"unary operator expected" error in Bash if condition

Question

This script is getting an error:

elif [ $operation = "man" ]; then
    if [ $aug1 = "add" ]; then         # <- Line 75
    echo "Man Page for: add"
    echo ""
    echo "Syntax: add [number 1] [number 2]"
    echo ""
    echo "Description:"
    echo "Add two different numbers together."
    echo ""
    echo "Info:"
    echo "Added in v1.0"
    echo ""
elif [ -z $aug1 ]; then
    echo "Please specify a command to read the man page."
else
    echo "There is no manual page for that command."
fi

I get this error:

calc_1.2: line 75: [: =: unary operator expected

Answer 1

If you know you're always going to use Bash, it's much easier to always use the double bracket conditional compound command [[ ... ]], instead of the POSIX-compatible single bracket version [ ... ]. Inside a [[ ... ]] compound, word-splitting and pathname expansion are not applied to words, so you can rely on

if [[ $aug1 == "and" ]];

to compare the value of $aug1 with the string and.

If you use [ ... ], you always need to remember to double quote variables like this:

if [ "$aug1" = "and" ];

If you don't quote the variable expansion and the variable is undefined or empty, it vanishes from the scene of the crime, leaving only

if [ = "and" ];

which is not a valid syntax. (It would also fail with a different error message if $aug1 included white space or shell metacharacters.)

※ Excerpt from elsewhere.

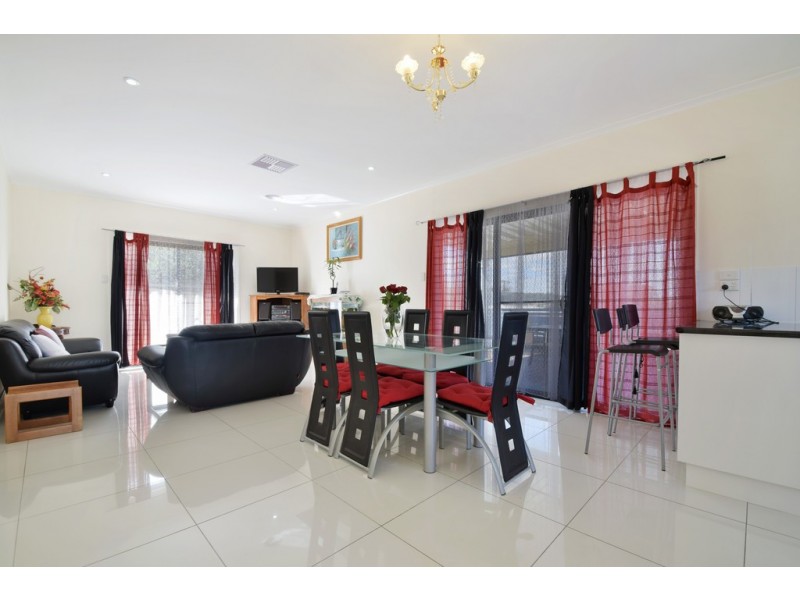 3 Afton Avenue, Huntfield Heights SA 5163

The modern [[ operator has lots of other nice features, including regular expression matching.

Answer 2

It took me a while to find this, but note that if you have a spacing error, you will also get the same error:

[: =: unary operator expected

Correct:

if [ "$APP_ENV" = "staging" ]

vs

if ["$APP_ENV" = "staging" ]

As always, setting -x debug variable helps to find these:

set -x

Answer 3

Try assigning a value to $aug1 before use it in if[] statements; the error message will disappear afterwards.

Answer 4

Make sure that when comparing a variable like $operation using string comparison you do not leave the possibility that $operation returns an empty string if you use the POSIX approach (single bracket).

Both [ $operation == "man"] and [ "" == "man" ] return the same error: [: ==: unary operator expected

Also, you shouldn't use the = operator unless you double bracket, as stated above.

Reference: https://tldp.org/LDP/Bash-Beginners-Guide/html/sect_07_01.html

Answer 5

This error can also occur reading numerical input that could possibly be blank (to accept a default option).

The solution is to structure the if statement with multiple conditions & test for an empty variable first.

For example:

# sanitise input
var=$(echo $ans | tr -cd "[:digit:]")

if [ -z "$var" ] || [ "$var" -lt 1 ]; then
   do_something
fi

I had to solve this unary operator expected issue in remove_old_pkgs() of the helper script abk for Arch Sign Modules.

See also 6.4 Bash Conditional Expressions

Answer 6

You can also set a default value for the variable, so you don't need to use two "[", which amounts to two processes ("[" is actually a program) instead of one.

It goes by this syntax: ${VARIABLE:-default}.

The whole thing has to be thought in such a way that this "default" value is something distinct from a "valid" value/content.

If that's not possible for some reason you probably need to add a step like checking if there's a value at all, along the lines of "if [ -z $VARIABLE ] ; then echo "the variable needs to be filled"", or "if [ ! -z $VARIABLE ] ; then #everything is fine, proceed with the rest of the script".